NY Times, October 23, 1999

João Cabral, 79, Unflinchingly Visual Poet

By LARRY ROHTER

RIO DE JANEIRO, Brazil -- João Cabral de Melo Neto, one of the century's
most distinguished and influential poets in the Portuguese language, died
here on Oct. 9 after a long illness. He was 79.

In a career that spanned more than 50 years and inspired two generations of
younger Brazilian writers, Cabral earned a reputation as a cerebral, even
difficult writer who in collections like "The Dog Without Feathers" and
"Museum of Everything" demonstrated an unflinching, cinematic eye but
showed little patience with romanticism or sentimentality. "To me, poetry
is something that is built, like a house," he once said.

Cabral's poetry never became widely known in the English-speaking world,
though the Wesleyan Press published an anthology, "Selected Poetry,
1937-1990," in 1995. But he had many admirers among his American
colleagues, including W.S. Merwin, who translated several of his poems, and
Elizabeth Bishop, who lived in Brazil for many years and came to know him
and his work well.

In "An Anthology of Twentieth-Century Brazilian Poetry," which she edited
with Emanuel Brasil, Ms. Bishop described Cabral as Brazil's "most
important poet of the postwar generation." His "work displays the highest
development and the greatest coherency of style of any Brazilian poet," she
wrote, characterized by "striking visual imagery and an insistent use of
concrete, tactile nouns."

Among his countrymen, Cabral's most popular work was undoubtedly "The Death
and Life of Severino," which describes the desolate existence of a peasant
from the poor northeastern region where Cabral himself was born and raised.
Ms. Bishop rendered one moving passage into English this way:

We are exactly alike: exactly the same big head
That's hard to balance properly,
The same swollen belly on the same skinny legs,
Alike because the blood we use has little color.
And if we Severinos are all the same in life,
We die the same death, the same Severino death.

*To be done*:
1. Decide whether each statement agrees with the obituary of João Cabral above, answering yes or no and quoting the words from it that settle the matter. (a) Cabral was 79 when he died. (b) Cabral's poetry became widely known in the English-speaking world. (c) Cabral was born in Brazil's poor northeastern region.
2. Continue the obituary of João Cabral in the same newspaper style, picking up after the last line of the poem.

Rows of spatial question data

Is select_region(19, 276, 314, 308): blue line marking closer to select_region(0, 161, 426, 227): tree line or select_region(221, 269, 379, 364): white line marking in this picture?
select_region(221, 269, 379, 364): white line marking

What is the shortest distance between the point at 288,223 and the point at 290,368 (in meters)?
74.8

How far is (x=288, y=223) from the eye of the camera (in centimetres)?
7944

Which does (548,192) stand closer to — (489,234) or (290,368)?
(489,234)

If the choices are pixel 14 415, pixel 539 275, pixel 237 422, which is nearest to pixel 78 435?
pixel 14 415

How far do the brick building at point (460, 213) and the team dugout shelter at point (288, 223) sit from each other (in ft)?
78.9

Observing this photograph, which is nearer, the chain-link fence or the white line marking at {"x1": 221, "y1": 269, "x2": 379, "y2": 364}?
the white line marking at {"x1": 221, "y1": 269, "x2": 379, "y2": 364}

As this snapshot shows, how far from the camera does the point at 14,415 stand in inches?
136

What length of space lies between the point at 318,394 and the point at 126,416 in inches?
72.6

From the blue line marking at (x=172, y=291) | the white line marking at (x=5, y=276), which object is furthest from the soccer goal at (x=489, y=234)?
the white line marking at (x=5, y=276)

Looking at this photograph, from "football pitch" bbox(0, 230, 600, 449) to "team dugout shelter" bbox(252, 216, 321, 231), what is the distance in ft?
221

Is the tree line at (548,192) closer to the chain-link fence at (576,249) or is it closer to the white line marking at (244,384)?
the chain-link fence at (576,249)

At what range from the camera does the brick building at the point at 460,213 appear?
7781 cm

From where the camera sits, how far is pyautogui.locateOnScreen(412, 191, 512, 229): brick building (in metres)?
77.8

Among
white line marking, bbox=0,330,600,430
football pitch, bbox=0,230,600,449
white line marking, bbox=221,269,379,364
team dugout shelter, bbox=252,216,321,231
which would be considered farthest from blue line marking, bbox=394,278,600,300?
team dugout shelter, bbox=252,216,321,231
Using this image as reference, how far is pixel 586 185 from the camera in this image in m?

--

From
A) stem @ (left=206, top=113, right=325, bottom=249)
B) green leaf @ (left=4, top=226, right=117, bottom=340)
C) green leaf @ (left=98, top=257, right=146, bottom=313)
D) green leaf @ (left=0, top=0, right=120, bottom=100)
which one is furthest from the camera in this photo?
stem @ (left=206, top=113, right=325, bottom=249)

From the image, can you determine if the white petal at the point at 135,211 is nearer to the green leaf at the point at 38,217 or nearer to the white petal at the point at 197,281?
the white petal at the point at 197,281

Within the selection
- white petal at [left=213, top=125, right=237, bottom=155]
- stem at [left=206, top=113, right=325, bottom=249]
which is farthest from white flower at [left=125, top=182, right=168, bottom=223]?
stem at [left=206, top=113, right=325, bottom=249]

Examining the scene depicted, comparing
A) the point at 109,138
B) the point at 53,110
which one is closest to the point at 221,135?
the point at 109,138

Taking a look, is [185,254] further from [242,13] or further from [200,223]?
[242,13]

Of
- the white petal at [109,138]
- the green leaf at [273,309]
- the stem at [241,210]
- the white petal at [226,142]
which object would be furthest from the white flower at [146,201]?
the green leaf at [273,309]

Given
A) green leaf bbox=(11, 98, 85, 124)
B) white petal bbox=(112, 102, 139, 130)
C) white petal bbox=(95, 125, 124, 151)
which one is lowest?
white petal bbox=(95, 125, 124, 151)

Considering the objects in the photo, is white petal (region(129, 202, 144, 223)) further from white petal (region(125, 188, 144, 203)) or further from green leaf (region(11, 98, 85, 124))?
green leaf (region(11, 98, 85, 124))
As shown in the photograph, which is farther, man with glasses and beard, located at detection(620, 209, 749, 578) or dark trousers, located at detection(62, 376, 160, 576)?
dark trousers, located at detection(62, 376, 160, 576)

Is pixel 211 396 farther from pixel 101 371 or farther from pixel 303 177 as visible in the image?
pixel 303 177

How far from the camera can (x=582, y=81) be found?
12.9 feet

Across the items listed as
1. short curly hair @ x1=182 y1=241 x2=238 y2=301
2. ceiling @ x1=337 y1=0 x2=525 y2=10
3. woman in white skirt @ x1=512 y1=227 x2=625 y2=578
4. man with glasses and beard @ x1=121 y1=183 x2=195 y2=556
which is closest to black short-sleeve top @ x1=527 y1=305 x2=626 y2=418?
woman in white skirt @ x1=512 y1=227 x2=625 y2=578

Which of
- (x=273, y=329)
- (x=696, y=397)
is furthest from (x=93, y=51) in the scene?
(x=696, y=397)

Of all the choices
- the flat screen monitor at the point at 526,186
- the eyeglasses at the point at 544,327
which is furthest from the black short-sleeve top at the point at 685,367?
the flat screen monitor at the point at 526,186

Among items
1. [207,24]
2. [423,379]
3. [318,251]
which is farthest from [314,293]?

==

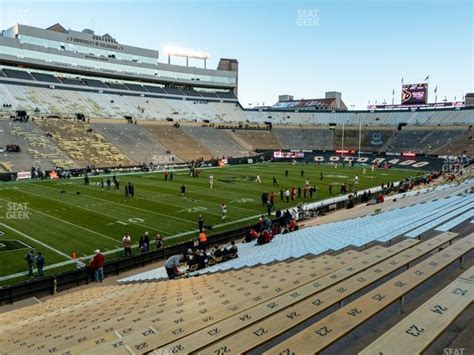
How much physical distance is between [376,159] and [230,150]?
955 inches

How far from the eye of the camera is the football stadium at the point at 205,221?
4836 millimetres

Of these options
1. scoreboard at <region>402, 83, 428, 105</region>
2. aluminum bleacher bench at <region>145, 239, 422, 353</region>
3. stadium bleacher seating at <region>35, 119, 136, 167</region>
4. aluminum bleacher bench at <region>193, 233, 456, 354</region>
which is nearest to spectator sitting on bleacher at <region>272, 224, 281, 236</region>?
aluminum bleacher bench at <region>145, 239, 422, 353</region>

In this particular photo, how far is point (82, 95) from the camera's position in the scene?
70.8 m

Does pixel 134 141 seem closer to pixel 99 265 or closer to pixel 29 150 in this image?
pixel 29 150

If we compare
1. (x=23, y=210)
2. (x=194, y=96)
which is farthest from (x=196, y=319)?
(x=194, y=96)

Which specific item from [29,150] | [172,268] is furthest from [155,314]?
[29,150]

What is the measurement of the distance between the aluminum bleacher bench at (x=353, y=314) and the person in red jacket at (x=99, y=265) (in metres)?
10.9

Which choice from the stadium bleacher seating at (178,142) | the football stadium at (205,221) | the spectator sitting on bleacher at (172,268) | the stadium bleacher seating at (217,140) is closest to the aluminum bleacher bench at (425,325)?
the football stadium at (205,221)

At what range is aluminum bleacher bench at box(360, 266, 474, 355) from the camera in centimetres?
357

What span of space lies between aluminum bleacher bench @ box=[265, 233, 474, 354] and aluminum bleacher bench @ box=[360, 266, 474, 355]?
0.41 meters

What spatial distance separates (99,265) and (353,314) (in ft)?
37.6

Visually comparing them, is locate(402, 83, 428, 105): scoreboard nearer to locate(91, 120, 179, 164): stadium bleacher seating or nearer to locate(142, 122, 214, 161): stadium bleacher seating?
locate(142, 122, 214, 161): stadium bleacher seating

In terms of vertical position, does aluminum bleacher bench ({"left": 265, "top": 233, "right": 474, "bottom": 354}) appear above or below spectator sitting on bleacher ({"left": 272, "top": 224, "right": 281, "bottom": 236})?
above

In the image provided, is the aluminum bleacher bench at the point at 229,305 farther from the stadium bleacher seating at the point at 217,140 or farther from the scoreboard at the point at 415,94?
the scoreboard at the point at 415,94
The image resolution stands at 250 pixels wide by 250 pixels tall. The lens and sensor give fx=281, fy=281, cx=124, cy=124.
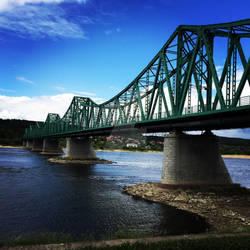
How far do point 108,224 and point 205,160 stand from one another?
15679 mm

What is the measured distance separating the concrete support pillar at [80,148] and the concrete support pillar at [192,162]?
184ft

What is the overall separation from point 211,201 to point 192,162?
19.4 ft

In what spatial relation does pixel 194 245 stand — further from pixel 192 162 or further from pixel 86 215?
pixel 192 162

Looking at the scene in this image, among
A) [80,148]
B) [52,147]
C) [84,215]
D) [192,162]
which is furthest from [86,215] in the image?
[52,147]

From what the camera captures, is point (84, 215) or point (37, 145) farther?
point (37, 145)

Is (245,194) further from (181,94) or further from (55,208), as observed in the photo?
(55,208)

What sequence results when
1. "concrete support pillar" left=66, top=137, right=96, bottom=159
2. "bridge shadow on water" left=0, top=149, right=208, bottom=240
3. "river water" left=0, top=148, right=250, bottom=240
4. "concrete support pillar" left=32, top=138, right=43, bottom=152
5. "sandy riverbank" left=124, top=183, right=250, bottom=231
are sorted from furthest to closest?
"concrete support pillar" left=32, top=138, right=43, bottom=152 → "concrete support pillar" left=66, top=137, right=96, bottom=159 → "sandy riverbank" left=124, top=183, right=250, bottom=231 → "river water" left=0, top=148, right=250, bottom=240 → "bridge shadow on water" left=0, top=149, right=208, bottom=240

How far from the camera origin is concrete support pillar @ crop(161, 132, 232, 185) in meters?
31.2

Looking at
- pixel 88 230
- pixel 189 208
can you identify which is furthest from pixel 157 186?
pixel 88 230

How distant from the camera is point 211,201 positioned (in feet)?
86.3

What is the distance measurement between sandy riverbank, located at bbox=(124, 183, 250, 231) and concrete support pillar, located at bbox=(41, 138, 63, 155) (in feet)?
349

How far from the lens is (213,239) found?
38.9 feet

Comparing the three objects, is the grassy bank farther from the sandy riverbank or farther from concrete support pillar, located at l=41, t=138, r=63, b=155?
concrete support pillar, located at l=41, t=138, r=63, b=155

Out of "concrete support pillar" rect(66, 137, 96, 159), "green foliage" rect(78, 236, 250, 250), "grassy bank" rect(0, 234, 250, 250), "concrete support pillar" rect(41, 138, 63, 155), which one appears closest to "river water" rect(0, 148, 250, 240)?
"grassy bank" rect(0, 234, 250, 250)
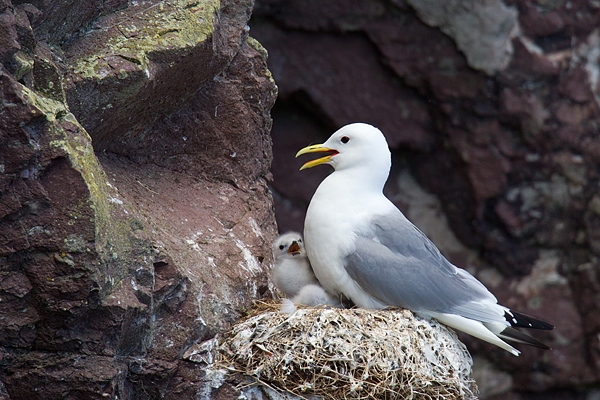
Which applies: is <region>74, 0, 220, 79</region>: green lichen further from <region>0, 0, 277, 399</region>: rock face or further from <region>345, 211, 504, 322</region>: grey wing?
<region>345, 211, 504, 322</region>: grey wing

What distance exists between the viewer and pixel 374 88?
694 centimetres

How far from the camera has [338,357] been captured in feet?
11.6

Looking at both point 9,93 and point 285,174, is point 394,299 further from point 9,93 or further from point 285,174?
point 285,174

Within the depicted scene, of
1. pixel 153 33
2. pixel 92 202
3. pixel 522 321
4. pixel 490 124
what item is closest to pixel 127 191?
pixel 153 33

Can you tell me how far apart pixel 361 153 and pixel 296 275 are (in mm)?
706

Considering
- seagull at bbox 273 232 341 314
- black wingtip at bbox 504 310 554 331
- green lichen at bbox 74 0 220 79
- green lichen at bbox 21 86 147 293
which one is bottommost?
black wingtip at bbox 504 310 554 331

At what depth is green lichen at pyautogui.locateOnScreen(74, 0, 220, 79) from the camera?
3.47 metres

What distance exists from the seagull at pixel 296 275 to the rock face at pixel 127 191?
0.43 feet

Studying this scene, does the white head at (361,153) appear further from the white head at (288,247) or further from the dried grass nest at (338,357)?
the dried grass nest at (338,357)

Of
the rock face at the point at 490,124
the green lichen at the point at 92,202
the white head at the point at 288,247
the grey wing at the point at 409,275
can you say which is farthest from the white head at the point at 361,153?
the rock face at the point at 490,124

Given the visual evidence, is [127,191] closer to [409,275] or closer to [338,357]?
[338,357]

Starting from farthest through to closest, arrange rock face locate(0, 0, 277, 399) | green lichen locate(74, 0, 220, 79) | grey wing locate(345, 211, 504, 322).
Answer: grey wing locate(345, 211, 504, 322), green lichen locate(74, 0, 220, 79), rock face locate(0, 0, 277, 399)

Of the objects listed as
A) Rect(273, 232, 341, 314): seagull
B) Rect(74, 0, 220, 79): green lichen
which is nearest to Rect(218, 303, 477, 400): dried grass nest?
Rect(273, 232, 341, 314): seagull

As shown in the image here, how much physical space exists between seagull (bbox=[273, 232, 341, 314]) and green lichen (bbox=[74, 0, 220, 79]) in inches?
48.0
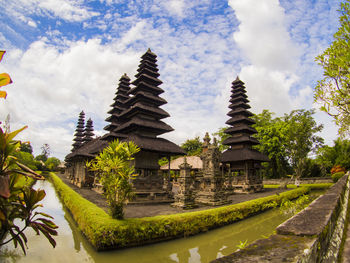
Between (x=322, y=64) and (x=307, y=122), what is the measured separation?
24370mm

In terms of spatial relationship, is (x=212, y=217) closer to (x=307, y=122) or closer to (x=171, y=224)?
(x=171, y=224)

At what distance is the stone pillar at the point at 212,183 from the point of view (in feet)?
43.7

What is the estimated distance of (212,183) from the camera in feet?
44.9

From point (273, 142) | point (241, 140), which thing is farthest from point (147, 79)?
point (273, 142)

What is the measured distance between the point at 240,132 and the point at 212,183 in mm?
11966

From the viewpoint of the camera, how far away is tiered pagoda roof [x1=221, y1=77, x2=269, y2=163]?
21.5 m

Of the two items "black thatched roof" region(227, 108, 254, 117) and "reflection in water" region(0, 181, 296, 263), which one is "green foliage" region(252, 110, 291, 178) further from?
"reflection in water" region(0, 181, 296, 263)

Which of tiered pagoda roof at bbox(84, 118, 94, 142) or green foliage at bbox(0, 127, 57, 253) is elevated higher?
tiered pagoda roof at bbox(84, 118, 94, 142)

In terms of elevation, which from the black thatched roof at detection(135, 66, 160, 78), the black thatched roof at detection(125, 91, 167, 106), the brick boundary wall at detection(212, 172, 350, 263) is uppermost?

*Final results*:
1. (a) Yes: "He was 79." (b) No: "Cabral's poetry never became widely known in the English-speaking world" (c) Yes: "the poor northeastern region where Cabral himself was born and raised"

2.
Cabral liked to say that "The Death and Life of Severino" was one of his
weaker works because it was written in a hurry, at the request of a
producer seeking a text for a Christmas festival in 1954. But millions of
Brazilians can recite at least some of the verses of the poem, which was
also transformed into a play, put to music by the composer Chico Buarque de
Hollanda, filmed in 1977 and, more recently, made into a television drama.

"We have no other work that reaches these heights," the actor Paulo Autran,
who performed in an early theater version, said after Cabral's death. "It
is of a social, literary and poetic content that no other author has ever
reached. It is a terrible social indictment, but at the same time, poetry
of the highest level."

Cabral was born on Jan. 9, 1920, into a distinguished family in the city of
Recife: his cousins included Manuel Bandeira, also a well-known poet, and
the sociologist Gilberto Freyre. He moved to Rio de Janeiro, then the
nation's capital, in 1940 and published his first collection of poems,
"Stone of Slumber," at his own expense in 1942.

Like many Latin American intellectuals of his generation, Cabral was unable
to earn a living from his writings, which included occasional essays as
well as a score of collections of poems. Instead he entered the Brazilian
diplomatic service in 1945, serving in posts on four continents until his
retirement in 1990.

As a young vice consul stationed in Barcelona in the late 1940's, Cabral
became a friend of the Catalan painter Joan Miro. The two collaborated on a
book about the artist, now a much-valued collector's item in the
Ibero-American world, with Cabral supplying the text and Miro contributing
whimsical engravings.

In 1952, while serving in London, Cabral was summoned back to Brazil on
suspicion of communist sympathies and suspended from duty. But a supreme
court ruling two years later restored him to the civil service, and he
eventually rose to the rank of ambassador, serving in Senegal, Ecuador and
Honduras.

A complete edition of Cabral's poems was published here in 1994. But in
recent years he had become nearly blind and had stopped writing,
complaining that "I cannot separate my poetry from visual perception."

Cabral's first wife, Stella, died in 1986. He is survived by his wife, the
poet Marly de Oliveira; five children from his first marriage, Rodrigo,
Luiz, Isabel, Inez and João, and two stepdaughters, Monica and Patricia.